This is not a normal novel with a plot and a handful of main characters. It’s about 400 years of Serbian history, as refracted through a magnificent stone bridge which was completed in 1571. The bridge changes everything for the people in the otherwise unremarkable town of Drina. Trade and armies flow over it, lovers have assignations, it’s used for executions. Ivo Andric’s book is like the imperturbable river under the bridge, he is going to flow through his 400 years at a slow but steady speed. He finds interesting and illuminating anecdotes here and there, and characters appear, last for ten pages, then drift downstream. This is the method.

The building of the bridge by Ottoman engineers (it took five years) was like a disaster for the townspeople – men were pressed into service, often without pay, everyone’s life was upended, so a couple of radicals decided to sabotage the whole thing. They were caught and there was an excruciating detailed account of the execution by impaling of the main saboteur. That got my attention. It was hair-raising.

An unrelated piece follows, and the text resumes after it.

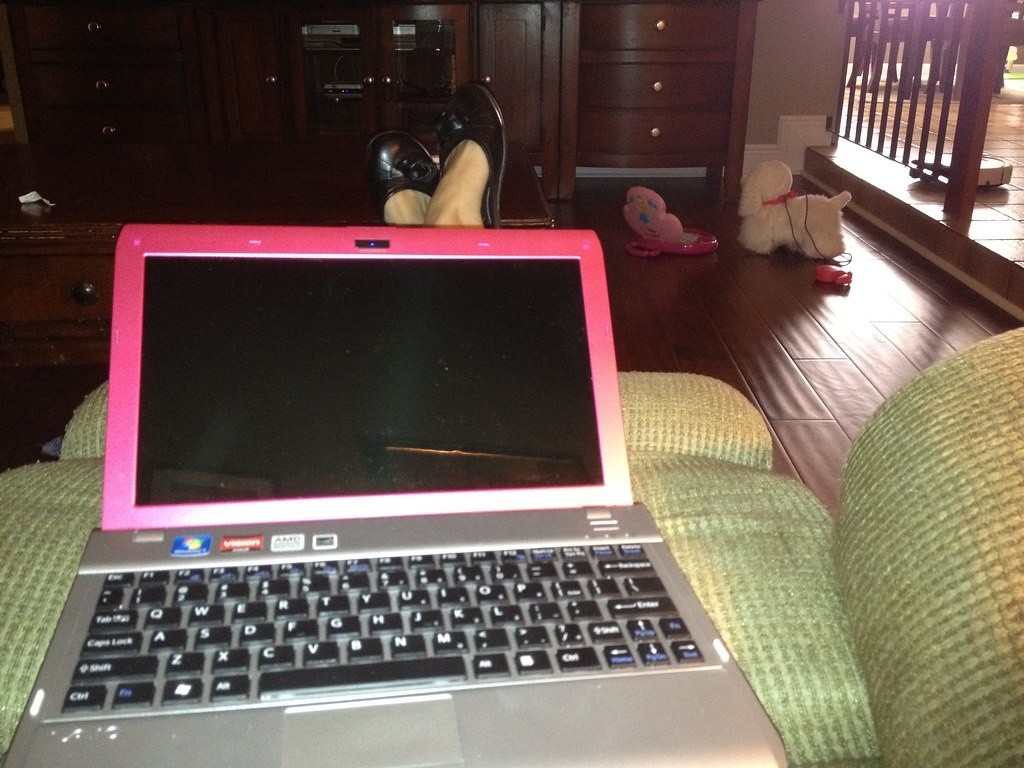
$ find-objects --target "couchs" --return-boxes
[1,325,1022,768]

So I thought I was going to like this book – give me a gruesome impaling and I’ll follow you anywhere – but all the other tales of the town that Andric picked out just seemed a little on the dull side, and his unvarying and totally humourless prose did not help at all. Two hundred pages later the only thing I could remember was the guy who got impaled.

I freely concede that everyone is right about this book and I am wrong.